So Denmark – the winner two years ago – and the Netherlands – second last year – were among the six countries that failed to qualify on Tuesday. Not that we were shocked, were we? There were much better songs in the running.
Tonight’s semi-final has a slightly larger field, with 17 countries competing for 10 spots in the final – so it will be marginally more difficult to quality. It’s also the one where we in the UK get to vote, so let’s take a look at the songs.
- Lithuania – What starts are jangly guitar turns into a country style backing but they’re no Texas Lightning (Germany, 2006). There’s an irritating chorus and in a sea of duets, this is the weakest. It’ll probably get through anyway.
- Remember when Ireland were good at this?
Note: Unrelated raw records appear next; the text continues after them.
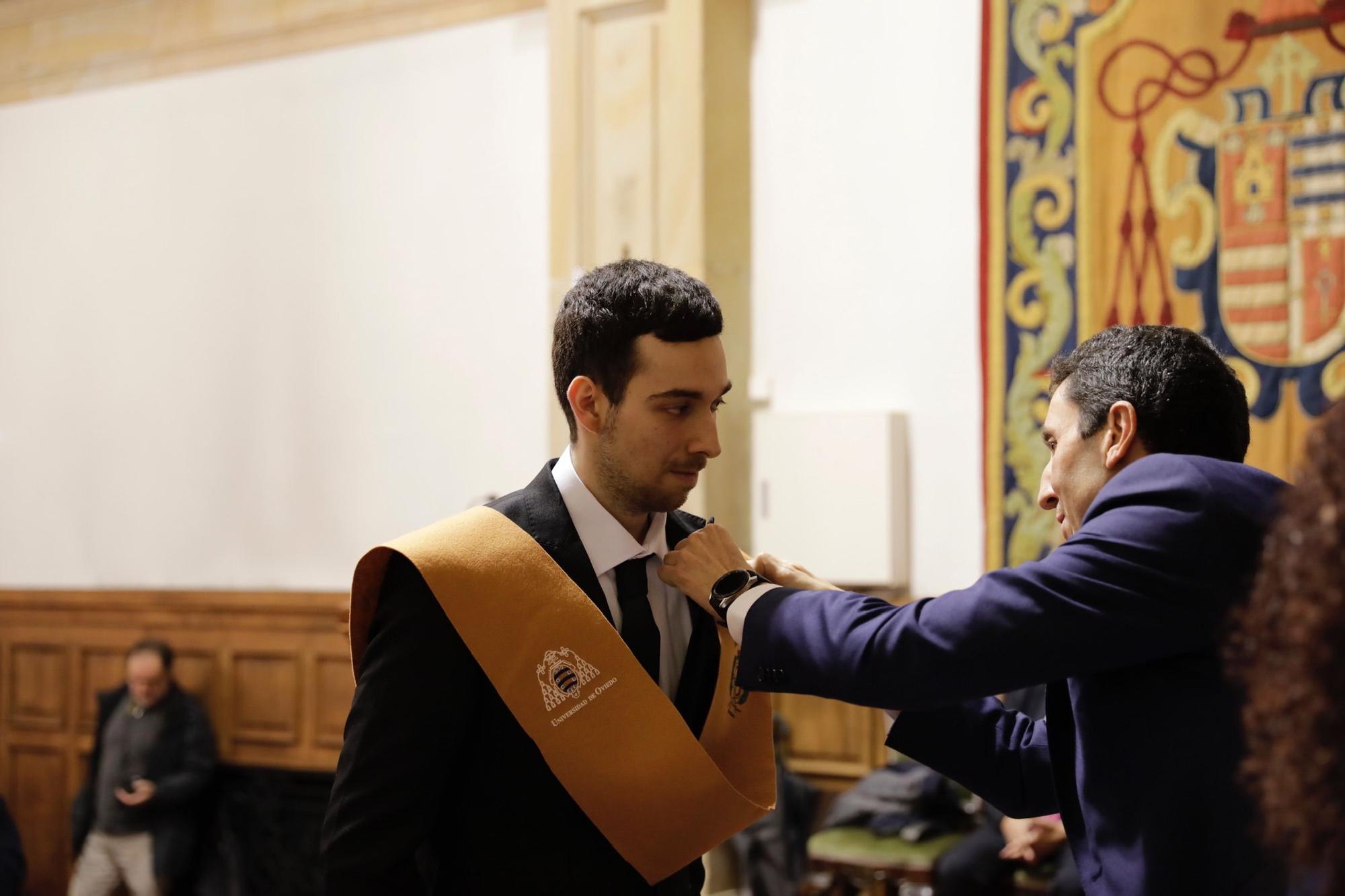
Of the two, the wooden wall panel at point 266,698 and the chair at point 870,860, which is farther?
the wooden wall panel at point 266,698

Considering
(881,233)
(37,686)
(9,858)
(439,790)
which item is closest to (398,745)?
(439,790)

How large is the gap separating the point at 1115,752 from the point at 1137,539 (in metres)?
0.28

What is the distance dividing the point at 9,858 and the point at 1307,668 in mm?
4490

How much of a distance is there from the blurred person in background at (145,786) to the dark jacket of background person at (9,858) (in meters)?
1.13

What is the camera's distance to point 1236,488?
1736 millimetres

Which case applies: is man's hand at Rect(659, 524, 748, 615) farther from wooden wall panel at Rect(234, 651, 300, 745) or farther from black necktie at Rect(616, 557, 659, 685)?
wooden wall panel at Rect(234, 651, 300, 745)

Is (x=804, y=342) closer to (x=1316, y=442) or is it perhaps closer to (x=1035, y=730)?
(x=1035, y=730)

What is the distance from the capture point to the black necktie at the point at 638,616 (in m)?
1.92

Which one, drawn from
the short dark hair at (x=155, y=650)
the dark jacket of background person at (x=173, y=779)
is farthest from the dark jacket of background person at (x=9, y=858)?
the short dark hair at (x=155, y=650)

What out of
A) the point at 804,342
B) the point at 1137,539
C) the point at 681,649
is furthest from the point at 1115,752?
the point at 804,342

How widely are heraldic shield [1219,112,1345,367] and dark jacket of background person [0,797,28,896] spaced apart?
4.38 meters

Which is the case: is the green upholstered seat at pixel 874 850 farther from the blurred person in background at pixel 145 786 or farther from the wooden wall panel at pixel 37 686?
the wooden wall panel at pixel 37 686

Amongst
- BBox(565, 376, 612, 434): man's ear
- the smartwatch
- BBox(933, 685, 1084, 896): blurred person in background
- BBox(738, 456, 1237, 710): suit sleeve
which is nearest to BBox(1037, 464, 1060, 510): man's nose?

They’re not about to return to the top with this dull ballad. Believe it or not, they were better off with Jedward.
- San Marino – Another male/female duet. Now I love a good key change, even if the voters don’t, but this one’s a disaster. Just as the song settles into an interesting sound it modulates into cheese.
- Montenegro – It’s not promising at first but Adio manages to develop a heartbeat in sufficient time. Add a reasonable performance and interesting musicality and there should be enough here to see it through.
- Malta – Georgia’s
Warrior deservedly made it through semi-final 1. This is the weaker of the two even while if the sound is more mainstream pop. It would be convenient for everyone trying to keep track on Saturday if this didn’t get through.
- Norway – Technically this falls foul of my “just get going” complaint, but I’ll excuse it because a dark ballad can’t go straight in all guns blazing and it does work, eventually. The strongest of this semi-final so far.
- Portugal – So unremarkable I can barely come up with a remark. Features possibly the dullest key change ever.
- Czech Republic – These two had a fun time at the London Eurovision Party a few weeks ago. I’m interested to see if they manage to bring the charisma on show that night to Vienna or whether they’ll feel the need to go serious. This is a reasonable duet but it needs to be sold in the performance.
- Israel – I think it’s trying to be “fun”. The last line – noting that his three minutes maximum song time is up – is unforgivable.
- Latvia – I see what they’re trying to do but it’s a bit screamy and a bit of a slog.
- Azerbaijan always seem to do better than I think they should. This is a biggish number that does nothing for me so will sail through to the final.
- Iceland – Forgettable. If I had anything else to say, I’ve forgotten. And anyone vaguely enjoying this and thinking about voting for it is likely to be distracted too, because next up it’s…
- Sweden – Let’s not pretend this hasn’t got where it has because of the staging, but that wouldn’t be effective if there wasn’t a good song to build on. This has been the presumptive winner for some time, propelled from the same position in Melodifestivalen, Sweden’s annual selection competition (as big a deal there as Eurovision itself). Straight through to Saturday without touching the sides.
- Switzerland – The opening bass line reminds me of 1995 Beautiful South, and there are lyrical similarities with Jade Ewen’s UK entry (It’s My Time from 2009). Could get a bit lost; could sneak through.
- Cyprus – Sweet and simple and probably not going to make waves.
- Slovenia – The vocals are a little odd but there’s a nice bit of fiddle – always a good sign – and it’s got a decent tempo and a memorable chorus to help it qualify.
- Poland – First, let’s give thanks for this not being last year’s awful Polish entry – to which the UK phone vote promptly gave douze points (thankfully cancelled out by the wisdom of the jury). This is a 1980s ballad. It’s perfectly pleasant with a good climax but will be lucky to sneak through.
The semi-final is on BBC Three and live streamed on YouTube from 8pm. Be there or be not there.